Michael Steven Hartman, who had followed his father’s lead and changed his name when he got out of the service, because “Hartman” was “too German; ‘Hart’ was American,” was born to two drummers. His father, Lenny, had been world senior solo rudimental (marching band style) drum champion at the 1939 New York World’s Fair, and Mickey’s mother, Leah, had been sufficiently skilled a drummer to join with Lenny as part of their courting process to win the newly created world mixed-doubles championship there. Their son would devote his very soul to the art.

# Requirement
Extend the biographical passage on Mickey Hart's drumming parents beyond its final sentence.

# Available data
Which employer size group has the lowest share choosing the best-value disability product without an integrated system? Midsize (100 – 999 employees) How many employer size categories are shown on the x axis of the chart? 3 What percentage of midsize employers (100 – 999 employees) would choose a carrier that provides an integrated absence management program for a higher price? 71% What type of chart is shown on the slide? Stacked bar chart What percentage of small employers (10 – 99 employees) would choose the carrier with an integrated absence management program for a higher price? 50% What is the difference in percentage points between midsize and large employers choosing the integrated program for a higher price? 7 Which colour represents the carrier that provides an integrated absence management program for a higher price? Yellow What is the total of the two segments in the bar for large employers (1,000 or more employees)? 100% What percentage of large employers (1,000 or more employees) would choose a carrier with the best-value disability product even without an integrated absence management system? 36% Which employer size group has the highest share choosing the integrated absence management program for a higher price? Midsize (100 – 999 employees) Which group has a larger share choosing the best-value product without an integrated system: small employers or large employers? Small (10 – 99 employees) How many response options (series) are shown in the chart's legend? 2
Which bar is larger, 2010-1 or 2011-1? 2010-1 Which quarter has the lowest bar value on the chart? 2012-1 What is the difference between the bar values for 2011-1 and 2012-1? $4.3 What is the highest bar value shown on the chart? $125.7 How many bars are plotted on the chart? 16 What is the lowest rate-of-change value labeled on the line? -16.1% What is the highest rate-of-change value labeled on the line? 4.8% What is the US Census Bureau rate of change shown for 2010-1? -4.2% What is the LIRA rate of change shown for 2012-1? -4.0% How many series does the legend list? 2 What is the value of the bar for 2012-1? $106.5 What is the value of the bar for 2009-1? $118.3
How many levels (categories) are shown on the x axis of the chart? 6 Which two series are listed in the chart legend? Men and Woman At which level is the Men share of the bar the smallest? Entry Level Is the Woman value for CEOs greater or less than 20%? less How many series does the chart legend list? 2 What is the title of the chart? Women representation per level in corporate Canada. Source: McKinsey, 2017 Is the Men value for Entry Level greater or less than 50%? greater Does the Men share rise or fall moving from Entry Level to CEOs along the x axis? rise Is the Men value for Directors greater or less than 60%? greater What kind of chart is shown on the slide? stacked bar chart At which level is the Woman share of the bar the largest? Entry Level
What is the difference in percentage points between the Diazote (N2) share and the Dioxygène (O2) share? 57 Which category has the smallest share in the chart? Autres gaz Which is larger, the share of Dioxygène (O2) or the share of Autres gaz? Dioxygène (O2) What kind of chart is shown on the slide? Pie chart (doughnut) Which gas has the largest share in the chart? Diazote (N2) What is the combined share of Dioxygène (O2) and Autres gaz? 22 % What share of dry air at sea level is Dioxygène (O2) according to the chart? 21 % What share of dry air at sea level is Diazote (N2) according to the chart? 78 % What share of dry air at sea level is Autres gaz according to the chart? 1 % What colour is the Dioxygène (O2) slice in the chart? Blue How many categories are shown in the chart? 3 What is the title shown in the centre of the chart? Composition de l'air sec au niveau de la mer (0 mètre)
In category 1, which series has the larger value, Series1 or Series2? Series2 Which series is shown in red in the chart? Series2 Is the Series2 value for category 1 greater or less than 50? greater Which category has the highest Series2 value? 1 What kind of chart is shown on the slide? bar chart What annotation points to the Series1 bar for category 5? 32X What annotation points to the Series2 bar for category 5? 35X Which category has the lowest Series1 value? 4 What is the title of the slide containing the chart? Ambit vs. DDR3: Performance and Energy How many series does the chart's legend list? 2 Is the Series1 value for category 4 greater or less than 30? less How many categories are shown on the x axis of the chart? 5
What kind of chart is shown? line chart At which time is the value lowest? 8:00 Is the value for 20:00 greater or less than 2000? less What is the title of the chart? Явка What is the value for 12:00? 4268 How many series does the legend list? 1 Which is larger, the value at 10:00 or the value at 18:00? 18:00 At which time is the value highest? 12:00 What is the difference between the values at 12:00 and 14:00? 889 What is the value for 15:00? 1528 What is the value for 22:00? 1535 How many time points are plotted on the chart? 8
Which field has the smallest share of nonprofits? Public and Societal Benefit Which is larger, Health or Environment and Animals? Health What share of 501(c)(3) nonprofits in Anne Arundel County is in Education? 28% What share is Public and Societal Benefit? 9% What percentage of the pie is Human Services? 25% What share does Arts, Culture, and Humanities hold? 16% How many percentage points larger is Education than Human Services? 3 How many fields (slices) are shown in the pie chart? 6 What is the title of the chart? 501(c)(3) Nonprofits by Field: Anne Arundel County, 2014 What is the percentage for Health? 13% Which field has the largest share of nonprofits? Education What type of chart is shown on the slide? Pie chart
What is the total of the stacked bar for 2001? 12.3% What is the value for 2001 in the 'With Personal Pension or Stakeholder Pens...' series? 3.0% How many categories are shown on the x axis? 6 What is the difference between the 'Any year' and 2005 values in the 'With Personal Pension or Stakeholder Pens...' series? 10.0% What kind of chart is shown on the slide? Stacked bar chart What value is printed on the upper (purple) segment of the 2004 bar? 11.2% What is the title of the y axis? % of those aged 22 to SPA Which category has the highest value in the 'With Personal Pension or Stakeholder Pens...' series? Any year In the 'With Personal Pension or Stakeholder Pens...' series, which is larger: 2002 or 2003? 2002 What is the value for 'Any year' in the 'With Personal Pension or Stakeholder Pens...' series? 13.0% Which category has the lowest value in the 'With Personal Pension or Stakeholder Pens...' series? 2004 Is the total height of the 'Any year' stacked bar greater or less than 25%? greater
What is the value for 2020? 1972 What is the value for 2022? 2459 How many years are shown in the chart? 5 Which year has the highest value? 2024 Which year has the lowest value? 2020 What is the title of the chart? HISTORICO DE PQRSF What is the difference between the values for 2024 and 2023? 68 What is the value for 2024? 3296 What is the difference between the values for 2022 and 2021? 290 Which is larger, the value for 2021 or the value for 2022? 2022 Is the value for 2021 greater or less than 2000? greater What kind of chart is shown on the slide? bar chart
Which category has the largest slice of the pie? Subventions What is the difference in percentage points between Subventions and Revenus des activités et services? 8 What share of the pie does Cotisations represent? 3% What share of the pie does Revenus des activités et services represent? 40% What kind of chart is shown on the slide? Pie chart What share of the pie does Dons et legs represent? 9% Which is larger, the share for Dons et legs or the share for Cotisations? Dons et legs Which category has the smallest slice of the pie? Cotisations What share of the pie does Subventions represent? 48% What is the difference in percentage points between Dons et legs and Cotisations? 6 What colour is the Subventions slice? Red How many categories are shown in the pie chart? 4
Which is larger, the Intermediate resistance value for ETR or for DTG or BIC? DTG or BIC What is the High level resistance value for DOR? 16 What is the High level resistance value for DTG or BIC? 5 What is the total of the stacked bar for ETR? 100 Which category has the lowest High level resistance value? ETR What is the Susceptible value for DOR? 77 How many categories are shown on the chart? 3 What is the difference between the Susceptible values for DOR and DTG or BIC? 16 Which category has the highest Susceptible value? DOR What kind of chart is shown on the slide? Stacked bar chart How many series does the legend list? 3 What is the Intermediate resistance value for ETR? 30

# Response box
Born in Flatbush, Brooklyn, in 1943, Mickey was raised by his mother, a gown maker and bookkeeper, after his father deserted them. Leah would wait until Mickey was eleven to remarry, but none of his stepfathers would ever please him. A hyperactive child, he was bright but had great trouble focusing at school and demanded that his grandmother wait for him in the street, where he could see her. Ethel Tessel was sufficiently doting to do just that. At age ten he saw a picture of his father in a movie theater newsreel item about the 1939 world’s fair, and at home he discovered his legacy, a drum pad and a pair of snakewood sticks. Leah would hide them and he’d find them, retreating to a closet to practice. When she realized he was serious, she began to give him lessons. “From the age of ten,” he wrote, “all I did was drum. Obsessively. Passionately. Painfully.” He did not read for pleasure, and rarely socialized. Once a year, he would go with his beloved grandparents on a two-week summer vacation. Sam Tessel was a cabbie, but he enjoyed taking mobile holidays, and they would drive around the United States, young Mickey standing between the two front seats behind the meter, seeing Yellowstone, Mount Rushmore, and other American holy places.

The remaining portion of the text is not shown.